> [Questions]
[a] Using the article on Marcia Gould, answer the following:
(i) In what year did Gould graduate from Sanford H. Calhoun High School?
(ii) How many years was she married to Edwin Gould?
(iii) At which schools did she serve as PTA president?
[b] Carry on the article on Marcia Gould, picking up after its final sentence.

[Opening Source passage section]

The longtime Merrick resident was such an integral part of the Bellmore-Merrick community that Gould’s friends and family members believed that, in the same way that Bacon can be linked to virtually any actor through no more than six connections, Gould can be linked to nearly any local resident.

“My mom just knew everyone, and everyone knew her,” Gould’s daughter, Meredith Tateo, said.

Gould, who was involved in academics, state and county wrestling and community events, died March 29. She was 77.

Born Marcia Laskin in November 1943, Gould lived in Brooklyn for the first nine years of her life before moving to Merrick with her family. She graduated from Sanford H. Calhoun High School in 1961, part of the first-ever four-year graduating class in Calhoun history. She took courses at Hofstra University and later studied speech at C.W. Post.

According to a news release dated March 17, 1966, Gould was the first-ever civil service worker hired in the Nassau County Sheriff’s Office, two months after civil service status was inaugurated.

While in that role, she met her eventual husband of 51 years, Edwin Gould. Then a senior at the United States Merchant Marine Academy, Ed said they were set up on a blind date one chilly November night in 1968. The two attended a Hofstra University-Kings Point football game, and the rest, Ed said, was history.

“We were married six months later,” he noted.

As a Calhoun alumna, Gould was invested in the Bellmore-Merrick Central High School District. She was one of the trailblazers who helped to form the Calhoun High School Alumni Association roughly 25 years ago and remained on the Board of Directors for many years.

Gould was an active Parent Teacher Association member for more than 20 years. She followed her children through their school years, serving as the PTA president at Roland A. Chatterton School, then Merrick Avenue Junior High School (now Merrick Avenue Middle School) and Calhoun High School.

“She was always there for us; she was involved in everything we did,” Tateo, of Queens, said. “If you ask any of my friends, they’d call her the mayor of Merrick.”

Gould also worked in the district offices at Wellington C. Mepham High School in North Bellmore. She was excessed from the position, but Ed insisted that she would have worked there forever.

Gould further integrated herself into the community by working at Quick Photo in Bellmore and the now-shuttered Station Cleaners in Merrick, which was located near the train station on Merrick Avenue.

[Closing Source passage section]
[Opening Data provided section]

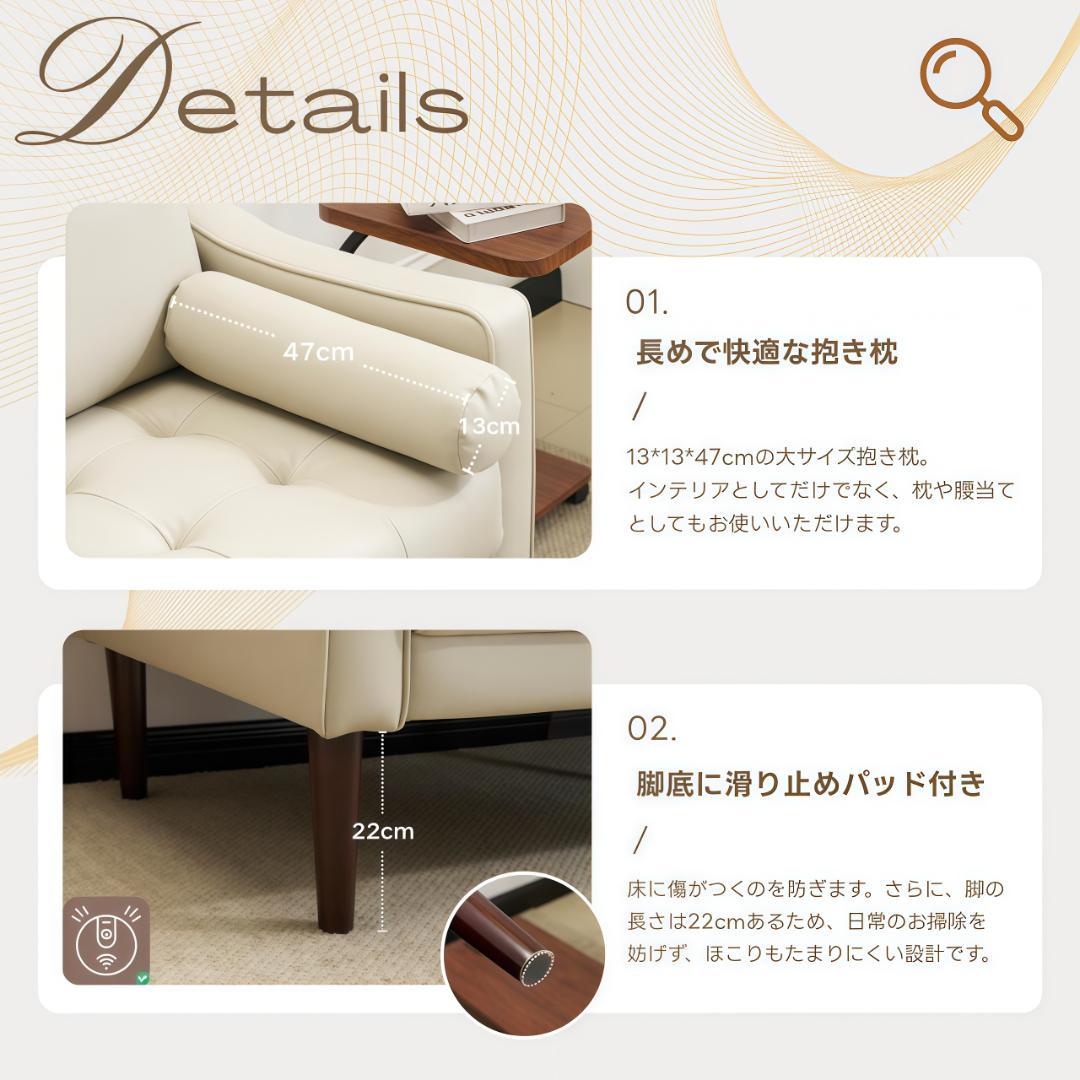 3人掛けカウチソファ ソファー コンパクト おしゃれ 北欧モダン BEIGE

[Closing Data provided section]

> [Outputs for the tasks]
[a]
(i) 1961
(ii) 51 years
(iii) Roland A. Chatterton School, Merrick Avenue Junior High School (now Merrick Avenue Middle School), and Calhoun High School

[b]
“She got to see a lot of people in town that way,” Ed said. “They’d come by and drop stuff off on their way to the train in the morning, or stop by at night.”

One of Gould’s greatest passions was wrestling. She was a U.S. Wrestling Officials Association pairing official for more than 30 years and worked at local, state, regional and national U.S. Wrestling events. She found time to serve on both the NY-USA Wrestling sectional and the state boards of directors.

Gould worked at high school wrestling events across Long Island and served as a crew member of Nassau’s New York State Public High School Athletic Association Sectional Wrestling Championship.

Raymond Adams, of Merrick, the head wrestling coach at Long Beach High School, lived close to Marcia and knew her through wrestling. He said Gould was the foundation of the sport locally.

“She was the grandmother of New York state wrestling,” Adams said. “She always made you smile. She’d make cookies for the kids at tournaments; she was just always looking out for them. . . . We’re really going to miss her.”

In her free time, Gould was a skilled needlepoint artist. For well over three decades, she crafted embroidered canvases, personalized pillows, and more for her friends and family members.

While she was small in stature, she was big in heart, Ed recounted. “If you had to sum up her life, it was about caring and sharing,” he said. “She cared deeply about others, and she wanted to share things with them.”

In addition to her husband and daughter, she is survived by a son, Brett; her son-in-law, Chris Tateo; daughter-in-law, Lauren, and grandchildren Marcus, Avery and Emma.